──────── Data for this task ────────
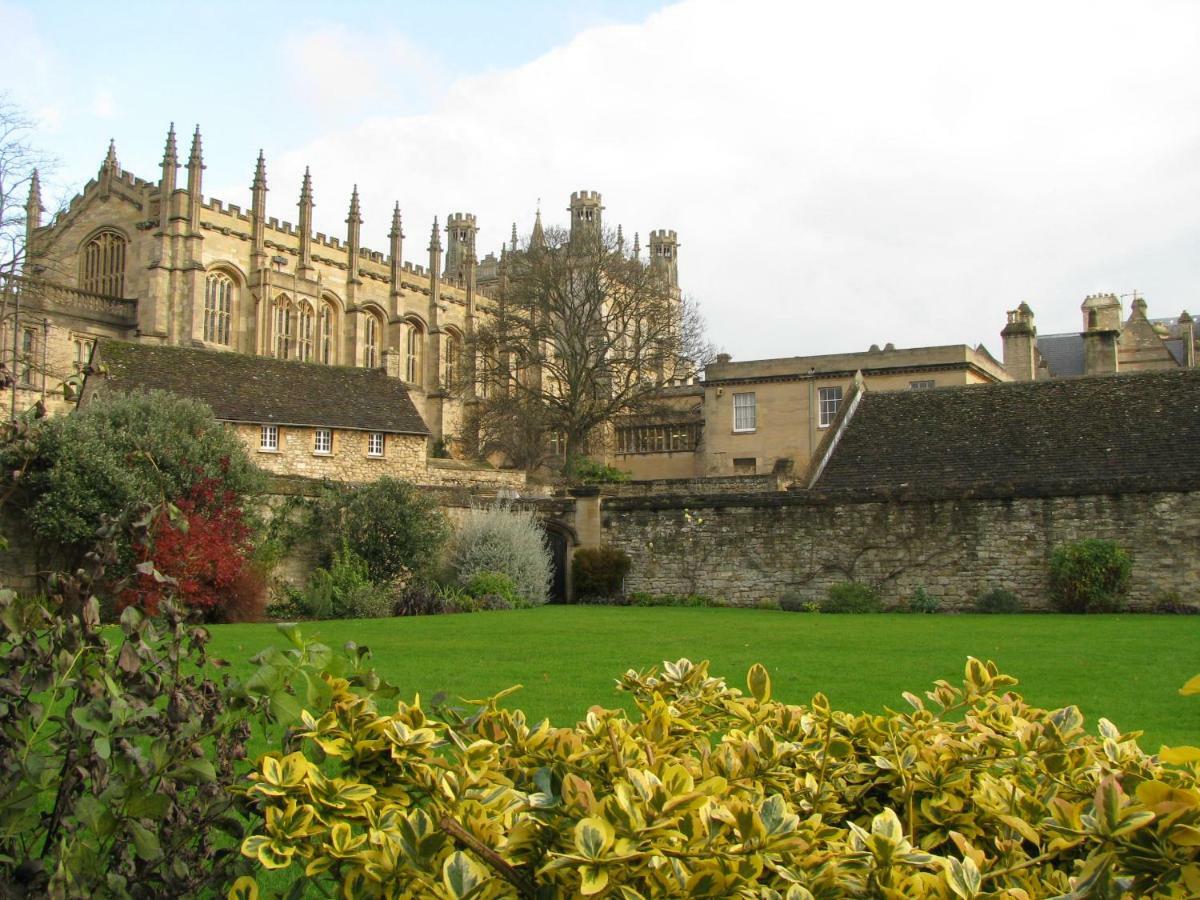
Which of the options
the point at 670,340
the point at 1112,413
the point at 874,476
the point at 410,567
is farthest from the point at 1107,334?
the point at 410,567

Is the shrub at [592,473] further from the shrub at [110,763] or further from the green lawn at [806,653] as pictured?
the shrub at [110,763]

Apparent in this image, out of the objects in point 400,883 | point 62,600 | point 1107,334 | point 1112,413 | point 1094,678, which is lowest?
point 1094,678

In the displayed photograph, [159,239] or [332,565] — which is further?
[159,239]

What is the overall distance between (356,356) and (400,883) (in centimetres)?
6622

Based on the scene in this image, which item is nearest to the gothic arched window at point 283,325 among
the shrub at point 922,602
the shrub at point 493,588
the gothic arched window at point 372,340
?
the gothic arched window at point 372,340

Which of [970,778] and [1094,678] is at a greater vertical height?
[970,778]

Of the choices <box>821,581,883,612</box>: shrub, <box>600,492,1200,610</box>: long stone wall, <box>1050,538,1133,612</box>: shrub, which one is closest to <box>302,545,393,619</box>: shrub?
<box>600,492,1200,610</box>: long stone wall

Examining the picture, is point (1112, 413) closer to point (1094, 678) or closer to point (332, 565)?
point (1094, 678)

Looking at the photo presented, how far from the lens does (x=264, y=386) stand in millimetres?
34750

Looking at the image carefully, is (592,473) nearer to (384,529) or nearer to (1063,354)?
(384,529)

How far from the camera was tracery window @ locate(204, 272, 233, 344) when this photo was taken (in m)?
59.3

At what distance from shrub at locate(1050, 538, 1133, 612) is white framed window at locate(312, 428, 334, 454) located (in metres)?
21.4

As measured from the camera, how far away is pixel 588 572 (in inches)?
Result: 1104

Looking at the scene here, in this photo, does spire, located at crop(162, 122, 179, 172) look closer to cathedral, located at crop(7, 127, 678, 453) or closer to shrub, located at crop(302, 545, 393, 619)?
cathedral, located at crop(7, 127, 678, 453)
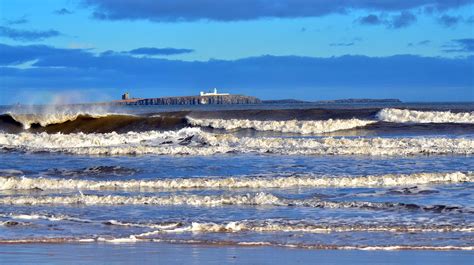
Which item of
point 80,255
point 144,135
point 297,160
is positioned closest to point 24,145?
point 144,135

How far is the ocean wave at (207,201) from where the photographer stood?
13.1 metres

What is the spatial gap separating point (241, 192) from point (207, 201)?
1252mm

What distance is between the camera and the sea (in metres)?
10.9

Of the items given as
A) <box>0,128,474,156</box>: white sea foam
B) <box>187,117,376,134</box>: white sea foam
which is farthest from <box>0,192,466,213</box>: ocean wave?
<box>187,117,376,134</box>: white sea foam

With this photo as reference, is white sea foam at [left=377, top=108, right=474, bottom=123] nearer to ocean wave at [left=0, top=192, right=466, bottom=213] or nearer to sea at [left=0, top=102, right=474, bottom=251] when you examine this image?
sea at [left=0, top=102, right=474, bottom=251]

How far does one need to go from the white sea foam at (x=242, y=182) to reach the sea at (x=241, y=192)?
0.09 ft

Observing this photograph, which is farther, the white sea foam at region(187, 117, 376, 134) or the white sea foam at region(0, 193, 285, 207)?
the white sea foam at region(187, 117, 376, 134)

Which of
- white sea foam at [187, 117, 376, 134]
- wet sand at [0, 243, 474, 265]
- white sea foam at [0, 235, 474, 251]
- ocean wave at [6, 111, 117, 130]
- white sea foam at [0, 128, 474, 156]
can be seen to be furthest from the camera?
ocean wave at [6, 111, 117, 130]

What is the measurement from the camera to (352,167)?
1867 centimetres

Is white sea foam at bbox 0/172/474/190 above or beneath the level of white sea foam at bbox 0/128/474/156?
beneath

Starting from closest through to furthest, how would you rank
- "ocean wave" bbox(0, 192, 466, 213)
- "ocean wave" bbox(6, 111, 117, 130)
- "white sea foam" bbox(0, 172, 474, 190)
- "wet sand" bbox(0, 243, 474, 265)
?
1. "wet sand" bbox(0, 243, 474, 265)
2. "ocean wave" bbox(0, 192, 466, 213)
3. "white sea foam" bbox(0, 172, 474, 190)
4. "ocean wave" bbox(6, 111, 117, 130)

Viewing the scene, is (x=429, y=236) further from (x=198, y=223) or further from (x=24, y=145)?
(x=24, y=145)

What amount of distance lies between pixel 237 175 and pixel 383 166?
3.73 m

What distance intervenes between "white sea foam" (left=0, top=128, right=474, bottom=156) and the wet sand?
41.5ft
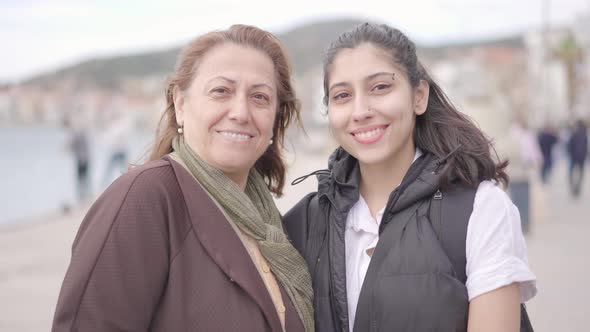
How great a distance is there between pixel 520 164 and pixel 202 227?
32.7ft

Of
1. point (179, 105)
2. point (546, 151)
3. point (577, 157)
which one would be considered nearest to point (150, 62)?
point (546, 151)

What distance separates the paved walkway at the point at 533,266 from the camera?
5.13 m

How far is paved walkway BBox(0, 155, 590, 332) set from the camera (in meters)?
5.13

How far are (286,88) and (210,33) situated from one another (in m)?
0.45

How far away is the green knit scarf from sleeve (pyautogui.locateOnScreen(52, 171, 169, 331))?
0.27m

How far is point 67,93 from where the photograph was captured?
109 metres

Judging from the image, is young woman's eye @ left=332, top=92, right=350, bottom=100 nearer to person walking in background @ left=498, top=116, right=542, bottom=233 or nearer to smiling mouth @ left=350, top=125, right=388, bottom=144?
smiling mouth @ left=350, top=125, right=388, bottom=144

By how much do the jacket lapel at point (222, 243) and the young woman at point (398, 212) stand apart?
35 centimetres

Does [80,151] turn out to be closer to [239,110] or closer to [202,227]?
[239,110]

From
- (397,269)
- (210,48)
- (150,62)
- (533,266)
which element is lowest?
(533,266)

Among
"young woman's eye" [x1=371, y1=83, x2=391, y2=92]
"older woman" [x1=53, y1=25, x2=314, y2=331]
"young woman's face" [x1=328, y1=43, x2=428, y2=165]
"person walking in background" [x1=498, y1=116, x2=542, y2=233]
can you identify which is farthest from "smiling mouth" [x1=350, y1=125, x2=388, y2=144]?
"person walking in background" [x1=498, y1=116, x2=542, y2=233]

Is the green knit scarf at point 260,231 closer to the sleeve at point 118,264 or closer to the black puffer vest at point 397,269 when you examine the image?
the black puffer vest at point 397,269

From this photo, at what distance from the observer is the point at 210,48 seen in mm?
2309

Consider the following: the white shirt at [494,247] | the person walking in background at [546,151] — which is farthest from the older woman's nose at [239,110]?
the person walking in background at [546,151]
────────
──────── Data for this task ────────
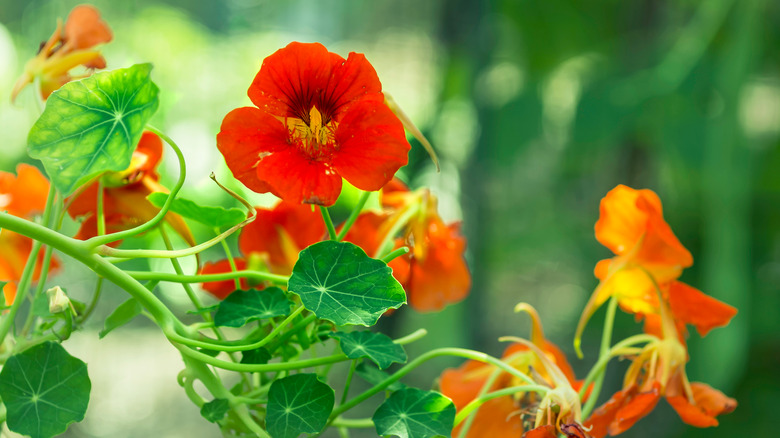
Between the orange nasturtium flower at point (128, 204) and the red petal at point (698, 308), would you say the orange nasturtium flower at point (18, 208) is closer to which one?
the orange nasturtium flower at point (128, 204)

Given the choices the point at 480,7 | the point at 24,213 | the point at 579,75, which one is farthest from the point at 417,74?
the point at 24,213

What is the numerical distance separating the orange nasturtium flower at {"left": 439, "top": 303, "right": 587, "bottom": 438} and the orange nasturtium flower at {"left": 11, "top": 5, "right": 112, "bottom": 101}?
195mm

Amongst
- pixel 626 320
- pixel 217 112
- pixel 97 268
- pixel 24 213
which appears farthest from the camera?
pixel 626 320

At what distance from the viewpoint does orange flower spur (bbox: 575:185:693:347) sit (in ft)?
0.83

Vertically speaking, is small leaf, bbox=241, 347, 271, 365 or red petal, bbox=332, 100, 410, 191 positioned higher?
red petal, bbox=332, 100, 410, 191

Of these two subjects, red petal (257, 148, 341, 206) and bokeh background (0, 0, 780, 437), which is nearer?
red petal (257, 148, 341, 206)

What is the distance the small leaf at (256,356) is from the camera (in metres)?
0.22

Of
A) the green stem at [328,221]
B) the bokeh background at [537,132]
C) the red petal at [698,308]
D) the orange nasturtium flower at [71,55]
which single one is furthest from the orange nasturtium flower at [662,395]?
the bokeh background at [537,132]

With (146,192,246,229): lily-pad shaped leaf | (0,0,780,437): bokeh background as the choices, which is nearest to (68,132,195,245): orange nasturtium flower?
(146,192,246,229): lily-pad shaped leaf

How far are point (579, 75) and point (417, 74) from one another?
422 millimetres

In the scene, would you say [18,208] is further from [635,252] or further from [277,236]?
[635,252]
────────
──────── Data for this task ────────
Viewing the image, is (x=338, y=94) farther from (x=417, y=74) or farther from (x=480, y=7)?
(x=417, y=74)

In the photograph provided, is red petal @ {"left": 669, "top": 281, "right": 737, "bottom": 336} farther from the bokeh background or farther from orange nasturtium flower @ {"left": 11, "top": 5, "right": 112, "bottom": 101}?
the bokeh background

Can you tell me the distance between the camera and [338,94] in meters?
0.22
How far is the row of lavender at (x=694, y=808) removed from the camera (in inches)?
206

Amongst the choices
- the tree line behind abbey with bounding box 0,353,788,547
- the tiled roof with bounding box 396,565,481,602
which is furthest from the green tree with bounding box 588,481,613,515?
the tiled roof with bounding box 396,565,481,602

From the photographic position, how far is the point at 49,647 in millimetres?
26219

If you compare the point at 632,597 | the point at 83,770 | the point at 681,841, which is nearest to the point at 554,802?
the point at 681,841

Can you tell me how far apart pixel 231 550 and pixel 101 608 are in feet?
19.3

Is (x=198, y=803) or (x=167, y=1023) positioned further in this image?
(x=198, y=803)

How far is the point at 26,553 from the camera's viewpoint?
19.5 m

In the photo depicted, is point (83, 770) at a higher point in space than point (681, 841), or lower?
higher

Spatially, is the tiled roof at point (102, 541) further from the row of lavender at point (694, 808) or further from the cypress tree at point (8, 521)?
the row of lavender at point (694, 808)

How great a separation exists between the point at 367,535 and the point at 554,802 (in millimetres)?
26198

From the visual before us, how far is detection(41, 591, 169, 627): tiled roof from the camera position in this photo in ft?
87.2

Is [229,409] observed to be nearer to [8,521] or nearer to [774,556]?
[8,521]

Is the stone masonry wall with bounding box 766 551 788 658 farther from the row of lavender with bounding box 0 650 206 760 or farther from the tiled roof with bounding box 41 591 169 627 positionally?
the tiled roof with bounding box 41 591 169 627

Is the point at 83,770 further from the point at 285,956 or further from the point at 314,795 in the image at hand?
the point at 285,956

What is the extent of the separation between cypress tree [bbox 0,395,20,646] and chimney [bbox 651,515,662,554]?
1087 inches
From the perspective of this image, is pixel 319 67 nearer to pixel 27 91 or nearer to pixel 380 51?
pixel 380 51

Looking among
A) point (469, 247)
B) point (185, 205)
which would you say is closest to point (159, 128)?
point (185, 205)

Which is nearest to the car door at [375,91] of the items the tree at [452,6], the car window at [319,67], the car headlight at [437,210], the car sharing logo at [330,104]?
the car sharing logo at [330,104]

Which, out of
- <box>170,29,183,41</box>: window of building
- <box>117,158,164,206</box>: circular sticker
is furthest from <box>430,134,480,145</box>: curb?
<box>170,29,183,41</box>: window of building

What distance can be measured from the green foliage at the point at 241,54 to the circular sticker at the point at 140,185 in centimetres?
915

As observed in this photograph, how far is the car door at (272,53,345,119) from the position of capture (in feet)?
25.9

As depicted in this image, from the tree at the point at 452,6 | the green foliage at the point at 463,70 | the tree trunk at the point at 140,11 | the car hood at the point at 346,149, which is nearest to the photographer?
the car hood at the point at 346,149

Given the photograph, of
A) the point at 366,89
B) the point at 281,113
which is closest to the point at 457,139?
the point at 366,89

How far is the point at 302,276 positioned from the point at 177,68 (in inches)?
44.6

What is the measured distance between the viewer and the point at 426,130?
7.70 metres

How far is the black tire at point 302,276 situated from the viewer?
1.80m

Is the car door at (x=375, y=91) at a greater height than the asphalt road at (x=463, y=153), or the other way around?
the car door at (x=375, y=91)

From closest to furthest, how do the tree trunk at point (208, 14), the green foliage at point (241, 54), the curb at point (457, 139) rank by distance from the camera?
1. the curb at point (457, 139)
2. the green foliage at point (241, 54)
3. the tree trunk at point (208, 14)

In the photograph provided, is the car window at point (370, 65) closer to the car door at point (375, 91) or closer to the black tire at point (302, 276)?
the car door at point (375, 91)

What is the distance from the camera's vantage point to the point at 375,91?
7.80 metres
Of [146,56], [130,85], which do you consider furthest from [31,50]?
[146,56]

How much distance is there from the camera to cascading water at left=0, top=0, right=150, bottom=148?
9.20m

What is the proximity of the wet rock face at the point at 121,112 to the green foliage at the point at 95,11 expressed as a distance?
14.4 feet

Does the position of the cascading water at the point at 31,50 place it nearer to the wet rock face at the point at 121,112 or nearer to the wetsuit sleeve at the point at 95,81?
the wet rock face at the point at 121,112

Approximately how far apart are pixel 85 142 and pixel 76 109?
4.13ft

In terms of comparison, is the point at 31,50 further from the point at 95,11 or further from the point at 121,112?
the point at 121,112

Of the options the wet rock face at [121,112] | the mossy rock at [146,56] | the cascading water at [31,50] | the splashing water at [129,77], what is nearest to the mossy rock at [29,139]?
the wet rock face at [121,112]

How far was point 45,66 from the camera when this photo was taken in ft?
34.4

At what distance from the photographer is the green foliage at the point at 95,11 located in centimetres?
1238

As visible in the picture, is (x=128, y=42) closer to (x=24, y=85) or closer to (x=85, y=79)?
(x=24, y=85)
────────
* [What needs to be done]:
Can you reproduce the data from the line with "Which of the options" to the line with "Result: 1104", both of those lines included, without any change?

* [Problem solution]:
Which of the options
the point at 670,340
the point at 1112,413
the point at 874,476
the point at 410,567
is farthest from the point at 1107,334?
the point at 410,567

Is the shrub at [592,473] further from the shrub at [110,763] or further from the green lawn at [806,653] as pictured?
the shrub at [110,763]

Apparent in this image, out of the objects in point 400,883 | point 62,600 | point 1107,334 | point 1112,413 | point 1094,678, which is lowest?
point 1094,678

In the displayed photograph, [159,239] or [332,565] — which is further?
[159,239]

What is the overall distance between (356,356) and (400,883) (in centimetres)?
6622

Based on the scene in this image, which item is nearest to the gothic arched window at point 283,325 among
the shrub at point 922,602
the shrub at point 493,588
the gothic arched window at point 372,340
?
the gothic arched window at point 372,340

Which of [970,778] and [1094,678] is at a greater vertical height?
[970,778]

Of the choices <box>821,581,883,612</box>: shrub, <box>600,492,1200,610</box>: long stone wall, <box>1050,538,1133,612</box>: shrub, which one is closest to <box>302,545,393,619</box>: shrub?
<box>600,492,1200,610</box>: long stone wall

Examining the picture, is point (1112, 413) closer to point (1094, 678) or closer to point (332, 565)?
point (1094, 678)

Looking at the photo presented, how far from the lens does (x=264, y=386) stand in millimetres?
34750

Looking at the image carefully, is (592,473) nearer to (384,529) or nearer to (1063,354)?
(384,529)

How far from the camera was tracery window @ locate(204, 272, 233, 344) when this photo was taken (in m)?
59.3

At what distance from shrub at locate(1050, 538, 1133, 612) is white framed window at locate(312, 428, 334, 454) located (in metres)?
21.4

As measured from the camera, how far away is pixel 588 572 (in inches)?
Result: 1104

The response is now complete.